What you have to do:
Pull out each line of the material below that contains the word "centimetres".

— BEGIN —

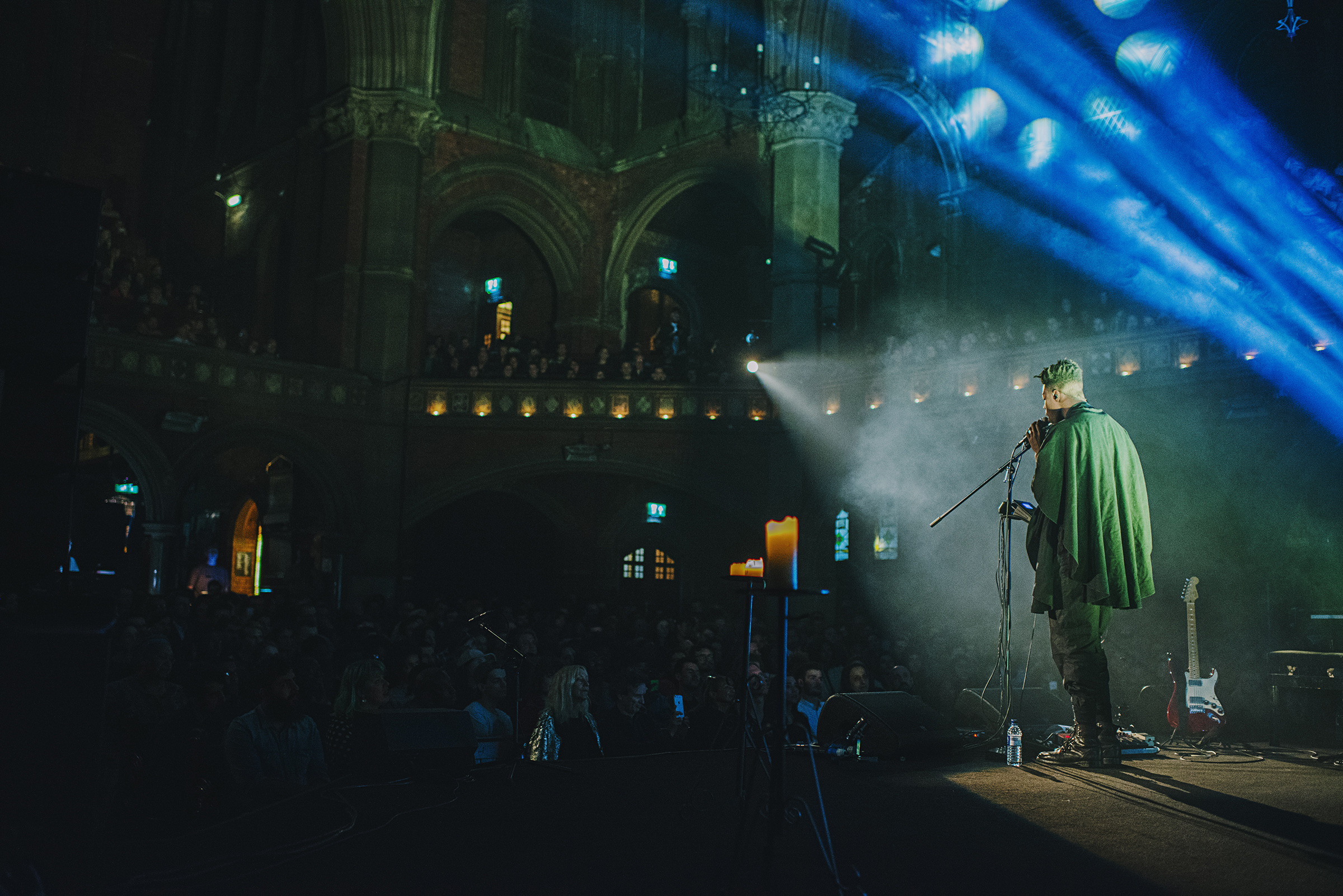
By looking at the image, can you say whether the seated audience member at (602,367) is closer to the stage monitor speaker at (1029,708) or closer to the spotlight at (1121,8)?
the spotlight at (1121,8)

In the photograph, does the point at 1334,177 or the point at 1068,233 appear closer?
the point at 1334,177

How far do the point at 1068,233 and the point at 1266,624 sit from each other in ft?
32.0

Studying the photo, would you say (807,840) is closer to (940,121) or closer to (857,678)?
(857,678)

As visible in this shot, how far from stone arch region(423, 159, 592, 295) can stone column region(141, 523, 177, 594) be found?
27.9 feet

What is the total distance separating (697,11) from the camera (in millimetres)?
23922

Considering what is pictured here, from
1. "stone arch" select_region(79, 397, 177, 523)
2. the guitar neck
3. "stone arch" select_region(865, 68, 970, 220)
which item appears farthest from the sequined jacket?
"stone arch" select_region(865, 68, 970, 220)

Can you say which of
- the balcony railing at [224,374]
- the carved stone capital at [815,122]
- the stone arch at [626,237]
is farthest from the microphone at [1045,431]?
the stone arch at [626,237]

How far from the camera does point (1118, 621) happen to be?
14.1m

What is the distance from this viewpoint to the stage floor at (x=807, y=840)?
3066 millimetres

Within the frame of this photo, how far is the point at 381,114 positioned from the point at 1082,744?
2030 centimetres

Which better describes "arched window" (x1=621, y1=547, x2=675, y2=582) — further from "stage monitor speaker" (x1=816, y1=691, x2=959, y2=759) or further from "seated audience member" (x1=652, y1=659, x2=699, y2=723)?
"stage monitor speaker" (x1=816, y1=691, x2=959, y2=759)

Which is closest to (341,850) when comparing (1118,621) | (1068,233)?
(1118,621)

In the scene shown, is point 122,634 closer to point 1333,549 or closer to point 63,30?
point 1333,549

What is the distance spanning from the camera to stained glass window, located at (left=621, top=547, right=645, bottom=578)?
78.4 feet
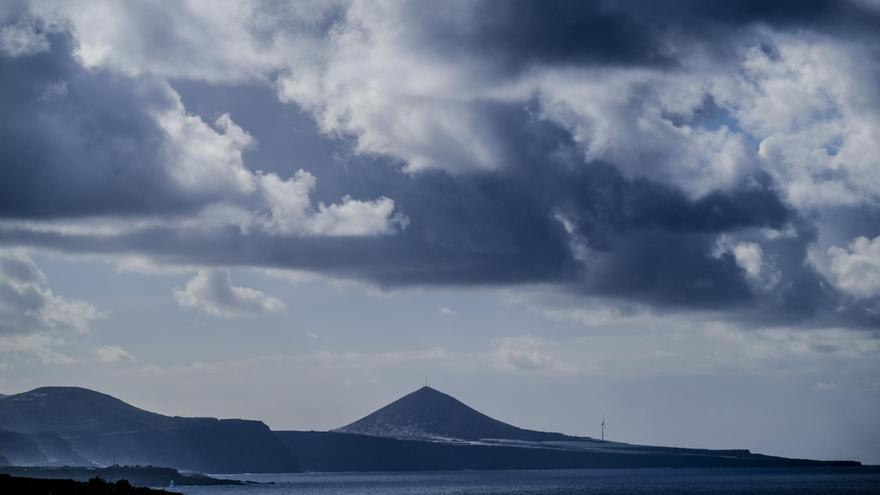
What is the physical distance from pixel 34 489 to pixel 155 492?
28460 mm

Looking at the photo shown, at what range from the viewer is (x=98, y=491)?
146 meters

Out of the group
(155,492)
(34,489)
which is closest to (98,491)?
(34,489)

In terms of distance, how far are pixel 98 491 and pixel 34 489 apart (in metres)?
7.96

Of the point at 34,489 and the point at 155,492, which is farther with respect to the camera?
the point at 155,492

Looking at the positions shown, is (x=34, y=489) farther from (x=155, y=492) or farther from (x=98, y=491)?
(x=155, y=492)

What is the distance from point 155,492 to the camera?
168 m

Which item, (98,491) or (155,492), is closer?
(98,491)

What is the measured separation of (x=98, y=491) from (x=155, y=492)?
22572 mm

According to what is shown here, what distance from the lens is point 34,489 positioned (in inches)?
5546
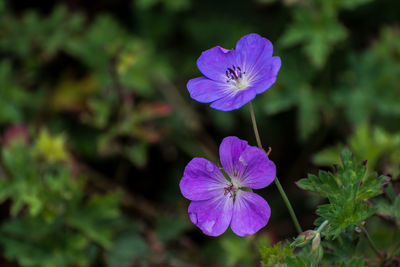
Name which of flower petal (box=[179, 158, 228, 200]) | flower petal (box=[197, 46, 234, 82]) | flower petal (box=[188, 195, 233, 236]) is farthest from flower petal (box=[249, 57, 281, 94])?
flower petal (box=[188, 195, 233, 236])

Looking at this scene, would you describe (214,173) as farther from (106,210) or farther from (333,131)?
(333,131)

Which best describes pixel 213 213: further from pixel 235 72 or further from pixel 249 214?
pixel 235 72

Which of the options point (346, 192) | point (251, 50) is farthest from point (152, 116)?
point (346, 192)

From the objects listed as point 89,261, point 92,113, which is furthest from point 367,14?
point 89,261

— END —
— BEGIN —

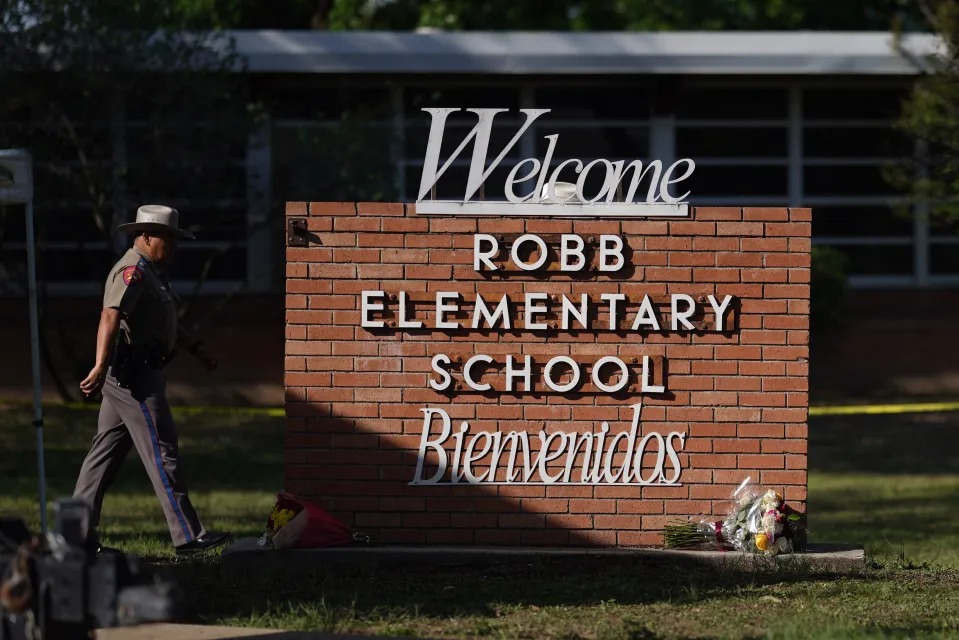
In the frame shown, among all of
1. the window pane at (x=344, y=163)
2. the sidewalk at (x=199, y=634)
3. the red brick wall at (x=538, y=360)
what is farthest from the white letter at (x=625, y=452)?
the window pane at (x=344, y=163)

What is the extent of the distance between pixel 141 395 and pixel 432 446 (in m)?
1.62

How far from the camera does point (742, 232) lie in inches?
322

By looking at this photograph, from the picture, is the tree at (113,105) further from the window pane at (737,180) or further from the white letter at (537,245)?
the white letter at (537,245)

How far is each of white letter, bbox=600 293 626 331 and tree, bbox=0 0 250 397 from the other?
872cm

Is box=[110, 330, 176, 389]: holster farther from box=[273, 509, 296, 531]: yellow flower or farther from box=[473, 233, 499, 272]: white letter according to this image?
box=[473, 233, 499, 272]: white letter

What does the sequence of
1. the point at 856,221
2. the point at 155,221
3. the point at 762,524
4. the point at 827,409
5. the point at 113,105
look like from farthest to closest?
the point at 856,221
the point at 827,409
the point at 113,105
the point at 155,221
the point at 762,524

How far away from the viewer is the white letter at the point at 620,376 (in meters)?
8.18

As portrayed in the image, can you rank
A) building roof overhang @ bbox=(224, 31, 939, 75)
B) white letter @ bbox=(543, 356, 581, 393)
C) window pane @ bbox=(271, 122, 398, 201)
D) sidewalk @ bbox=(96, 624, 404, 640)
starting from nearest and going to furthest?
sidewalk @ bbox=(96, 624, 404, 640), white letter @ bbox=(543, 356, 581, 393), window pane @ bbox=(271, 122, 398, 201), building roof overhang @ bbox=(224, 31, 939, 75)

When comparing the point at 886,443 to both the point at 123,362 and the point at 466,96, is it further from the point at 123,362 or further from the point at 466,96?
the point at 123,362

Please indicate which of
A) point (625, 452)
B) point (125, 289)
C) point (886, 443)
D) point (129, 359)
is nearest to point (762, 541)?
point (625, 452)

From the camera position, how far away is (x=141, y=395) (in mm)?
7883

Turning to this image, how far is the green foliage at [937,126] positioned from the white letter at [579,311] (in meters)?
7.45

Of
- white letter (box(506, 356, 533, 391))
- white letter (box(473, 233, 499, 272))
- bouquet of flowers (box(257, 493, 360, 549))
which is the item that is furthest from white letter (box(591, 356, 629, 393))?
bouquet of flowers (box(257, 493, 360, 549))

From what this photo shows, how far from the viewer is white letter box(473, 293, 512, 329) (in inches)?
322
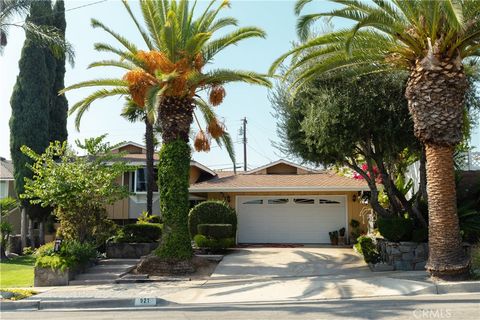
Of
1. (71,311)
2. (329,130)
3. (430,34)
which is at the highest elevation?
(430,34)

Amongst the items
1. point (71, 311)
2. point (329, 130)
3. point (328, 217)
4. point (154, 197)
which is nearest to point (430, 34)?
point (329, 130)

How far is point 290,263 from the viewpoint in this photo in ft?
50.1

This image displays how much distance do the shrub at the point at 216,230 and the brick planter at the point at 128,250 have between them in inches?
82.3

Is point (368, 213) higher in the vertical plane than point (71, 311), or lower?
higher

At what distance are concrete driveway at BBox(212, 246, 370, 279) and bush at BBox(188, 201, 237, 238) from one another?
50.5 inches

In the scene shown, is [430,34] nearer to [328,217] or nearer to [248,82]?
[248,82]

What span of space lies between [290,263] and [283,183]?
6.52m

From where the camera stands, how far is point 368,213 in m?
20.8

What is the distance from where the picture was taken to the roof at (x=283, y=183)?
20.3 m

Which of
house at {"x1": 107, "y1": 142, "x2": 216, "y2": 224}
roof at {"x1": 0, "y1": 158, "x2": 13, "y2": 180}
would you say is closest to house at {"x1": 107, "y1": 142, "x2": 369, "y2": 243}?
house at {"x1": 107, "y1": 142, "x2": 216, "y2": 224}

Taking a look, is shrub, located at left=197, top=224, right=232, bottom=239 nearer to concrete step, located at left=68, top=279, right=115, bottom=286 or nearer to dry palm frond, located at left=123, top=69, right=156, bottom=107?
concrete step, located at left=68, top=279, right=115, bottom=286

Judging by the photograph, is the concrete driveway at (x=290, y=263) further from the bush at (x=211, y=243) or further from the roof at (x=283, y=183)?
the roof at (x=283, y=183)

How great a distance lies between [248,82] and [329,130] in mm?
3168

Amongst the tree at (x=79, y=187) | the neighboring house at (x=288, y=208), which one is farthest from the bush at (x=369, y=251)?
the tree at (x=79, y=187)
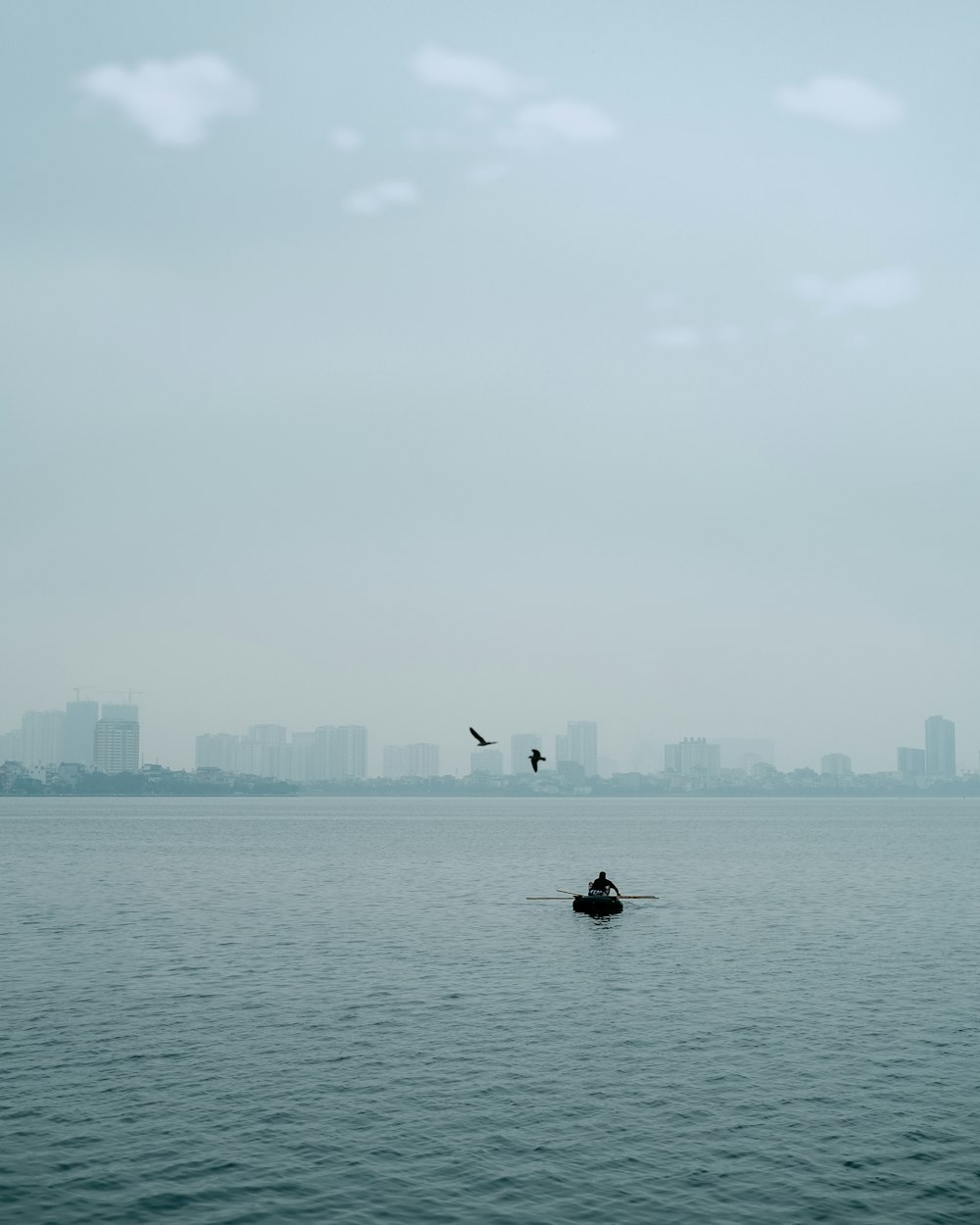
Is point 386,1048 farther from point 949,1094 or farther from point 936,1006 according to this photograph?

— END —
— BEGIN —

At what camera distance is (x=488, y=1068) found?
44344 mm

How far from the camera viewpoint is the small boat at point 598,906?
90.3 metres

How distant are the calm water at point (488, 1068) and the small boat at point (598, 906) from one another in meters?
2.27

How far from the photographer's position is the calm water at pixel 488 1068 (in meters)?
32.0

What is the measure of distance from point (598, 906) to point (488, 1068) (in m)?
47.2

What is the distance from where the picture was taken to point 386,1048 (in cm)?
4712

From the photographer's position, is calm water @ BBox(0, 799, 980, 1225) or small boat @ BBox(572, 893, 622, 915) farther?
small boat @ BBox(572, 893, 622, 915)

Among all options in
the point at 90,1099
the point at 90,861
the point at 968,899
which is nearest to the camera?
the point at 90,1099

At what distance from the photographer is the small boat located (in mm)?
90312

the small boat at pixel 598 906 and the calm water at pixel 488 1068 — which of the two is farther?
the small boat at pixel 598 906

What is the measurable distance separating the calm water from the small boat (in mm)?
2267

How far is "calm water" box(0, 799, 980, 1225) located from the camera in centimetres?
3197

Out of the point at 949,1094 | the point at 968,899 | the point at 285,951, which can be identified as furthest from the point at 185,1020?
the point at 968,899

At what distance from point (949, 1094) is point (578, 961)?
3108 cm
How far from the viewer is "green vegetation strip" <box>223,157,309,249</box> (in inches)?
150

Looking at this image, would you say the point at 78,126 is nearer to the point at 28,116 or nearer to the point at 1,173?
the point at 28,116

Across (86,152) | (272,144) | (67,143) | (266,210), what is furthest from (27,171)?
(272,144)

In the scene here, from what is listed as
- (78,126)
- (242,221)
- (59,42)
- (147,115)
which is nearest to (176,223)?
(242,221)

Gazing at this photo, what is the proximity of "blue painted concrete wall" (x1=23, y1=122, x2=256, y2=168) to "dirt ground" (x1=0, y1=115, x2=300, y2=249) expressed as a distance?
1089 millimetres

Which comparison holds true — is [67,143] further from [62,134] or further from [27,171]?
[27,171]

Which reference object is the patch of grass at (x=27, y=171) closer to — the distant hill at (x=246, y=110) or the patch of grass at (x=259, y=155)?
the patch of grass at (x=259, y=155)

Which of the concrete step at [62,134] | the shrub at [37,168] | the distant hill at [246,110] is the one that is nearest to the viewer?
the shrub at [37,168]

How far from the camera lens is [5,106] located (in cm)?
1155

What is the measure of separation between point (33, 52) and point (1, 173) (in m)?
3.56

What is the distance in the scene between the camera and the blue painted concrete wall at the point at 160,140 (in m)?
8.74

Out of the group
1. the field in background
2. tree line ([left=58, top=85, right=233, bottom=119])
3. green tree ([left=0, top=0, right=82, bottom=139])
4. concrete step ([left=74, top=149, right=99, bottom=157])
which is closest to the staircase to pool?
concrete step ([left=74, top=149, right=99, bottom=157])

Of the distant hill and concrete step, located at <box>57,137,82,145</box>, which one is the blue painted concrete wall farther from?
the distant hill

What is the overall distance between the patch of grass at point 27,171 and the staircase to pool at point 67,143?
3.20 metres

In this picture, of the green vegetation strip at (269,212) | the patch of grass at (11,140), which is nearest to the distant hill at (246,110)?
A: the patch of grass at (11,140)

— END —

Completed exercise:
2030 centimetres
How far is "calm water" box(0, 799, 980, 1225) located from the camera in centimetres?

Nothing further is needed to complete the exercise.